** START DOCUMENT EXCERPT **
Evolving an API Design
Backward-compatible additions, breaking-change taxonomy, deprecation timelines. How successful APIs survive a decade.
Summary#
Evolving an API is the day-to-day work of changing an interface that real clients depend on. The headline question — “v1 vs v2?” — is the wrong frame. Most changes to a successful API are not version bumps; they are additive evolutions inside the existing version. A few changes are genuinely breaking and require a multi-year deprecation. The skill is telling the two apart.
The taxonomy that matters: additive changes (new endpoints, new optional request fields, new response fields) are free and ship without ceremony. Behavioural changes (a field that used to be optional becomes required; an error code that used to be 400 becomes 422) are subtle breakages that bite clients who never read the changelog. Removals and renames (deleting a field, renaming an endpoint, changing an enum value) are genuinely breaking and need a deprecation timeline measured in quarters or years.
The cultural rule that holds it together is Postel’s principle: “Be conservative in what you send, liberal in what you accept.” Servers tolerate unknown fields in requests (so old clients sending stale shapes still work). Clients tolerate unknown fields in responses (so the server can add fields without breaking them). Together, these two halves of the principle make additive evolution actually safe.
The successful APIs — Stripe, GitHub, AWS, Twilio — share a pattern: they make almost every change additively, they have a documented deprecation policy with explicit sunset dates, they invest in telemetry to know which clients still use the deprecated thing, and they communicate sunsets through multiple channels (changelog, dashboard banner, email, API response header) for many months before the actual cut-off. None of it is glamorous; all of it is the difference between an API that lasts a decade and one that gets resented.
Why it matters#
Three reasons API evolution is the highest-stakes part of API design:
- The clients you can never reach are the loudest voices when you break them. A mobile app shipped two years ago by a developer who has since left the company is still calling your API. Their users still expect it to work. There is no upgrade path; there is no email you can send. Anything that breaks them is on you.
- The “obvious cleanup” is almost always a breaking change. Renaming
customer_idtoaccount_idfor consistency feels like a quick fix. It is a months-long migration with telemetry, deprecation headers, dashboard banners, and a multi-quarter sunset. The first time you ship one of these without that machinery, the lesson is permanent. - Compatibility is the load-bearing trust signal. Integrators choose APIs partly on documentation, partly on pricing, and largely on the felt sense of “will this still work in three years?” An API with a track record of additive-only evolution wins this on inspection of the changelog; one with a history of breaks loses it.
The senior-signal phrasing in an interview: “Every change has to fit into one of three buckets — additive, behavioural, or breaking — and the deprecation timeline is set by which bucket. We don’t ship a breaking change unless we’ve measured remaining usage, announced the sunset, and waited at least six months — usually longer.”
How it works#
The change taxonomy#
Every proposed change to an API falls into one of three categories. Putting it in the right category up front determines the rest of the rollout.
** END DOCUMENT EXCERPT **
◆ WORK TO COMPLETE
Reproduce, word for word, the stretch of the API evolution article from "Evolving an API Design" through "the two apart.".
** START DATASET EXCERPT **
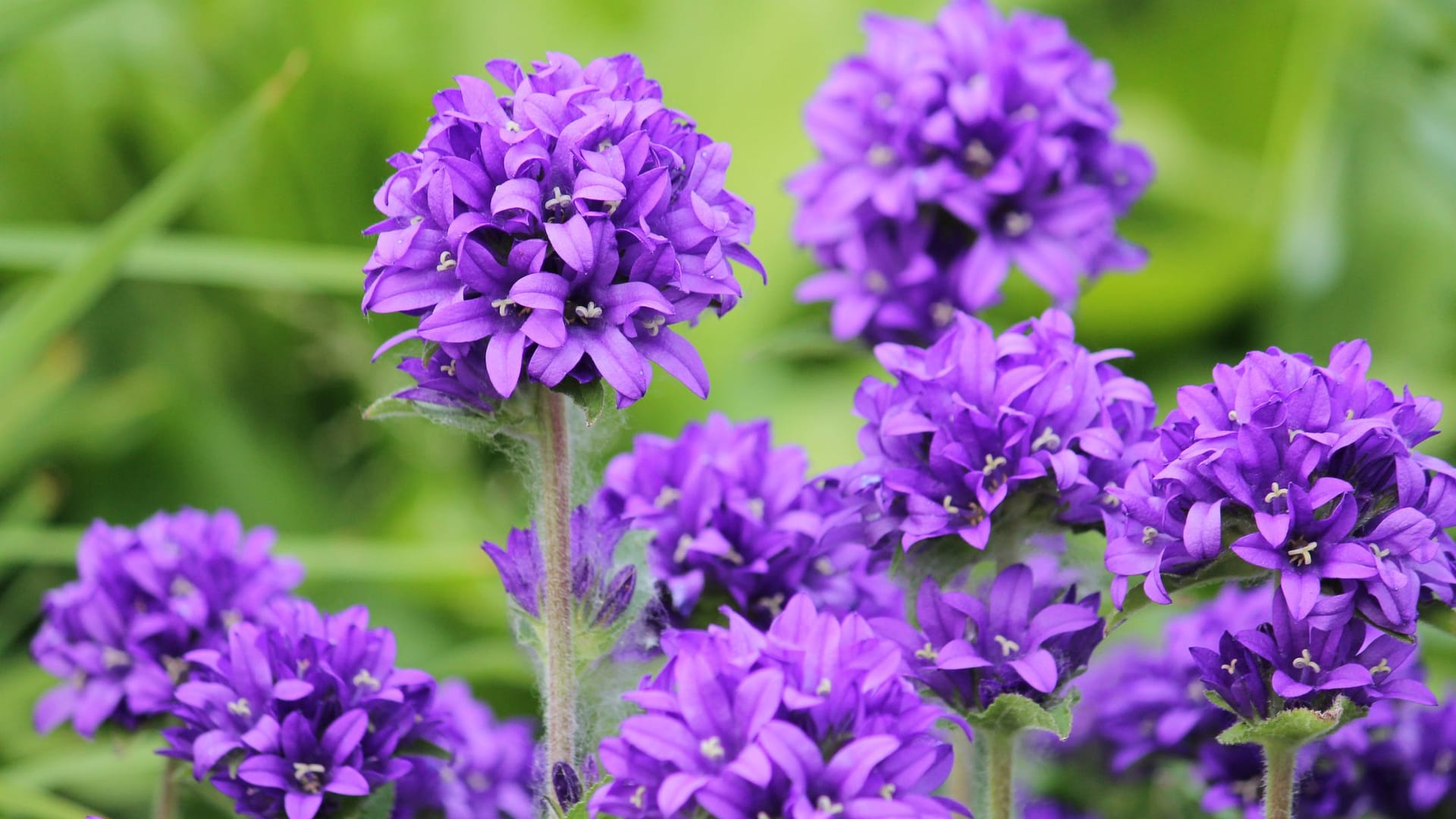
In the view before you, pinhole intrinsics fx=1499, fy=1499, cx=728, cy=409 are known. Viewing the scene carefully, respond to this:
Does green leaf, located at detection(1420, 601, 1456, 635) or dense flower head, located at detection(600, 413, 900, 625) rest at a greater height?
** END DATASET EXCERPT **
◆ RESPONSE TO THIS TASK
Evolving an API Design
Backward-compatible additions, breaking-change taxonomy, deprecation timelines. How successful APIs survive a decade.
Summary#
Evolving an API is the day-to-day work of changing an interface that real clients depend on. The headline question — “v1 vs v2?” — is the wrong frame. Most changes to a successful API are not version bumps; they are additive evolutions inside the existing version. A few changes are genuinely breaking and require a multi-year deprecation. The skill is telling the two apart.